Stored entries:
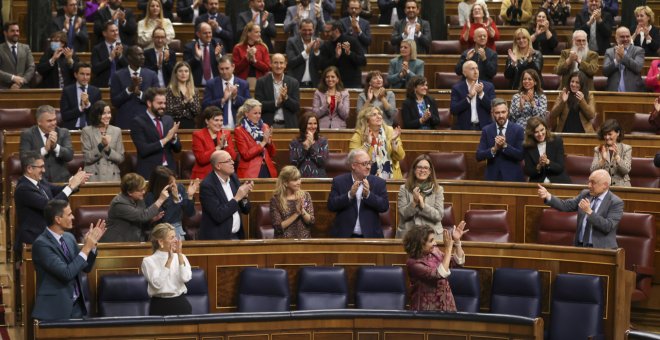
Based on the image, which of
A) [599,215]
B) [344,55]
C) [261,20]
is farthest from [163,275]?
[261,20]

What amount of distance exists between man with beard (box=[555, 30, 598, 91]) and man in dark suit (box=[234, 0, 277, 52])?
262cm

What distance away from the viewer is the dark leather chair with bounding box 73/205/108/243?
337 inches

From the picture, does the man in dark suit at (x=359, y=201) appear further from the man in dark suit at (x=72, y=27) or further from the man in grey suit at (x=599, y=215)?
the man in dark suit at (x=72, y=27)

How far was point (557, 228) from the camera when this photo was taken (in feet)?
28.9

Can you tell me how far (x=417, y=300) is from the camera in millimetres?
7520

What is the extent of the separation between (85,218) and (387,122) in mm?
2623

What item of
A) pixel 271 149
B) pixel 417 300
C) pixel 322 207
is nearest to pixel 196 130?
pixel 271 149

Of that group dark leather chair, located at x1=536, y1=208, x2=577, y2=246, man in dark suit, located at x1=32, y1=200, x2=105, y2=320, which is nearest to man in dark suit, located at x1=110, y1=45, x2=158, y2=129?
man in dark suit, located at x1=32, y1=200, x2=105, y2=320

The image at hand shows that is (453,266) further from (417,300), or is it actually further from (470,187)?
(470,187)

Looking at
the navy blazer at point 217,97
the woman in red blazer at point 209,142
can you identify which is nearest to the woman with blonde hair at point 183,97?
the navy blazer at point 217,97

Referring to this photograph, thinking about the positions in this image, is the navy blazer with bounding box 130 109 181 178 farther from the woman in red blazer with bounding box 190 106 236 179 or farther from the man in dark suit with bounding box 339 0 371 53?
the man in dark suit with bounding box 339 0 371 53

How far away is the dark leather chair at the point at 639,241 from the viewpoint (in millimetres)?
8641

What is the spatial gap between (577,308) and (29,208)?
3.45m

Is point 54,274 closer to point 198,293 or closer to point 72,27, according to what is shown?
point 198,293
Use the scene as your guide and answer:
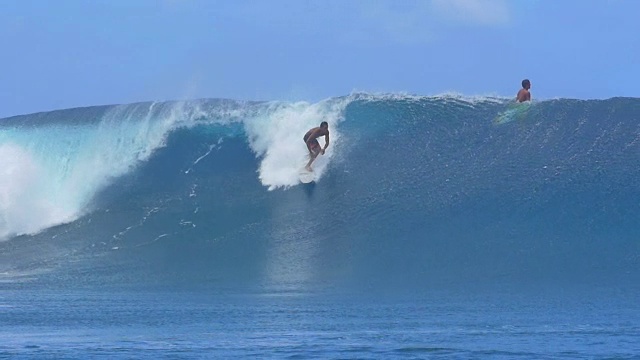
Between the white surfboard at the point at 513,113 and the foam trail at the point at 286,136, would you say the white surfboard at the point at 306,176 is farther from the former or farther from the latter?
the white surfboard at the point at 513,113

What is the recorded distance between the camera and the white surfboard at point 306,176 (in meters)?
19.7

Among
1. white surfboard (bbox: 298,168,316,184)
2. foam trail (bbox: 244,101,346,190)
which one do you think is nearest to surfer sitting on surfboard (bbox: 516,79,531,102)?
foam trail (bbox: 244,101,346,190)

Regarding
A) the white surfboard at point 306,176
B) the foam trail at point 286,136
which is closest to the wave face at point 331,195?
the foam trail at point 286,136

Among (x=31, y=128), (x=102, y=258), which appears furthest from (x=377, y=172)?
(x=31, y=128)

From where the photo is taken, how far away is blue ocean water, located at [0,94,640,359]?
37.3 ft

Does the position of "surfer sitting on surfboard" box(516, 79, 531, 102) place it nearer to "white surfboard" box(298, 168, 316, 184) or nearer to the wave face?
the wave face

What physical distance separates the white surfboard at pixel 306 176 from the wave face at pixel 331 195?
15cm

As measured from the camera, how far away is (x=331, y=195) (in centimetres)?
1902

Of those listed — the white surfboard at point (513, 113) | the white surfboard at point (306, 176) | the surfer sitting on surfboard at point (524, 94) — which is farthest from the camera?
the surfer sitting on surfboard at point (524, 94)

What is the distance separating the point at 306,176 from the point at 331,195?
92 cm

■ Stated task
Pick out each line in the records that includes the word "image" and copy those lines down.

■ The solution
Based on the image, which of
The image at hand shows that is (453,266) further from (417,300), or is it actually further from (470,187)?
Referring to this photograph, thinking about the positions in this image, is the navy blazer with bounding box 130 109 181 178 farther from the woman in red blazer with bounding box 190 106 236 179 or farther from the man in dark suit with bounding box 339 0 371 53?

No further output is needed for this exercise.